* TEXT EXCERPT
The puppeteer may carry items on its extradimensional body, similar to a bag of holding.

Unborn Twin -- Every geminoid has 1d3-2 (min 0) immature buds.  The yare the unborn twins gestating in the void, like unfinished hand puppets.  If it needs reinforcements, the geminoid can put these unborn twins into the world, effectively doubling the number of geminoids.  The unborn twins have the same stats and abilities as their siblings, they just look wet and unfinished (because they are) and have AC as unarmored.

Full Entrance -- The puppeteer has no reason to ever enter our dimension.  It has no reason to.  Besides, it is too Thick to exist here, much like a puppeteer can never put their whole body atop a paper-thin diorama.  (The only reason I can think: it might need to pass its body through our dimension to hide on the other side from a larger predator.)

Still, nothing is preventing the puppeteer from pulling its whole body sideways and materializing in front of a stunned party.  This would make it look like an inside-out octopus, with each of its four tentacles connected to an inside-out human.  Viewed from the side, its head looks like a three-dimensional version of a CAT scan of the human head, magnified to monstrous proportions.

These would be inappropriate structures for Super Mario World
A geminoid's true body is an inappropriate body for our world.
Extradimensional -- The puppeteer can see if you are carrying a bag of holding.  It can rip it open and steal its content without you ever knowing.



Biology

When describing geminoids and the puppetmaster, remember that they are not natives of the Void.  (True natives have no interest in an incomplete dimension, and would actually struggle to affect it in a systematic way.)

This is because they were human before they were aliens.  They have adapted to the liminal spaces between worlds, like penguins, pelicans, or flying fish.

* TASK BRIEF
Carry on the text about geminoids and the puppeteer, starting right after its last sentence. The data after this point have nothing to do with the text about geminoids.

* DATA EXCERPT
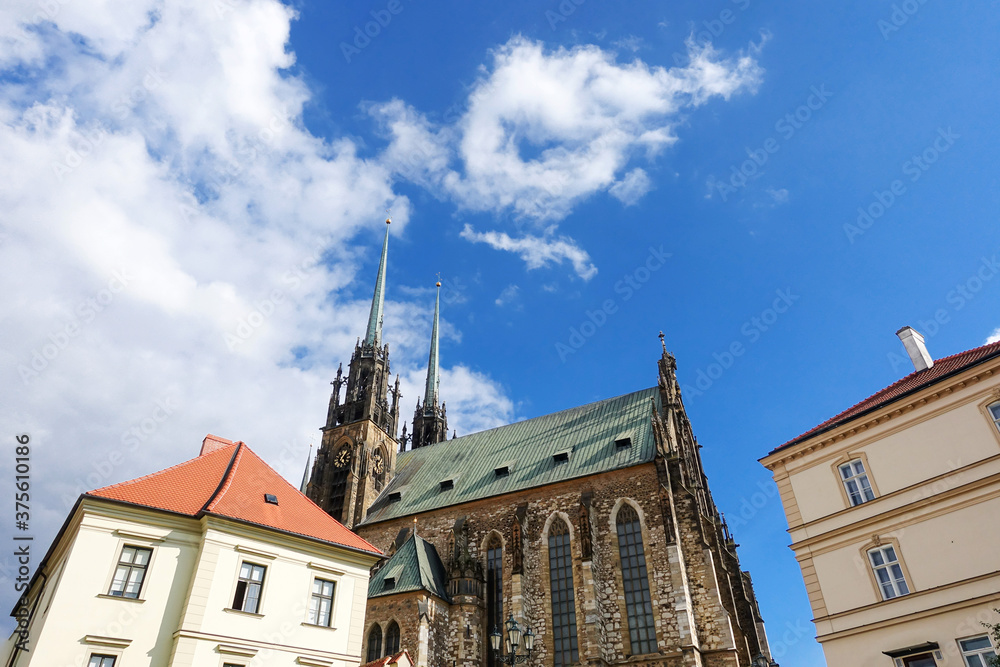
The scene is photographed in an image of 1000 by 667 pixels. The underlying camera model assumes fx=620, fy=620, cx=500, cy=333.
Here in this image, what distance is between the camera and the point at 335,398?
41.6 m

* EXERCISE OUTPUT
It is believed that the first proto-geminoids were created by mishaps while investigating extradimensional spaces.  (Beware the bag of holding.  Never allow the extradimensional space to detach from the burlap and attach to you.)

They are not a true species.  They are created by the induction of a fourth-dimensional uterine prolapse during the first trimester.

Psychology

Their minds are completely human.  They are not Outsiders.  (But they know strange things.  They have met Outsiders.)

When they are born, they seem almost like a regular pair of twins.  The puppeteer is still undeveloped at this point, and they seem like two creatures instead of one.

The easiest way to test a newborn is to attempt to separate it from its twin.  Newborn geminoids cannot be moved more than a few feet away from their twin.

If you forcibly try to separate a pair of geminoids, you might rupture their sac-like body.  Their blood will spill out into the Void, and the two babies will blanch, weaken, and die. 

More likely, though, you'll just succeed in pulling the baby sideways.  It will volute in your hands, shrinking through a thousand stages of deformity in the second before vanishing.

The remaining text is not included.